Some lithium companies that have been successful in establishing operations in Australia include:

  • Albemarle - US-based lithium producer that has built a 50,000 tpa lithium hydroxide refinery in Kemerton, WA. They have succeeded by leveraging technology expertise and forming a JV with local partner Mineral Resources Limited.
  • Tianqi - China-based lithium miner that has built a 24,000 tpa refinery in Kwinana, WA, with plans to expand to 100,000 tpa. Their success factors are financial backing from Chinese shareholders and a JV with Australian partner IGO Limited.
  • Core Lithium - Core Lithium is an emerging lithium mining company focused on developing the Finniss Lithium Project near Darwin, Australia. As a pure-play lithium explorer and developer, Core Lithium is well-positioned to capitalise on growing lithium demand by bringing a new domestic lithium mine online.
  • Mineral Resources Limited - Australian mining services company that is Albemarle's JV partner in the Kemerton refinery. Their local market knowledge and operational execution capabilities have been key.

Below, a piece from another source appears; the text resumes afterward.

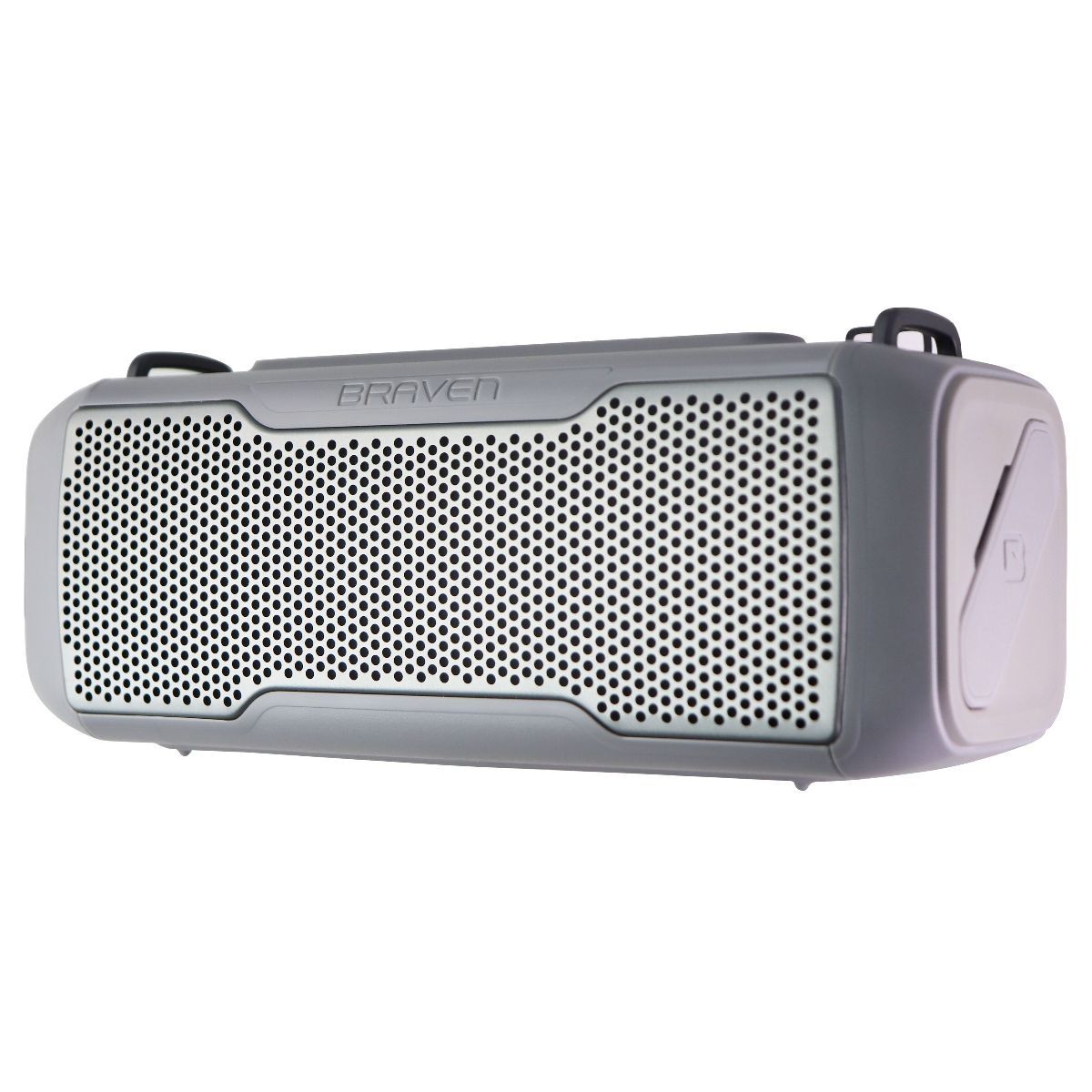 Braven BRV-X/2 Wireless Bluetooth Rugged Portable Speaker with Strap - Gray Cell Phone - Audio Docks & Speakers Braven - Simple Cell Bulk Wholesale Pricing - USA Seller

  • IGO Limited - Australian mining company that is Tianqi's JV partner in the Kwinana refinery. Their lithium exploration assets and local workforce have supported success.

In general, factors that have enabled these companies' success include leveraging technical expertise from foreign partners, joining forces with local players for regional expertise, and having strong capital backing to fund major projects. Securing early mover advantage in lithium hydroxide has also been a key success factor.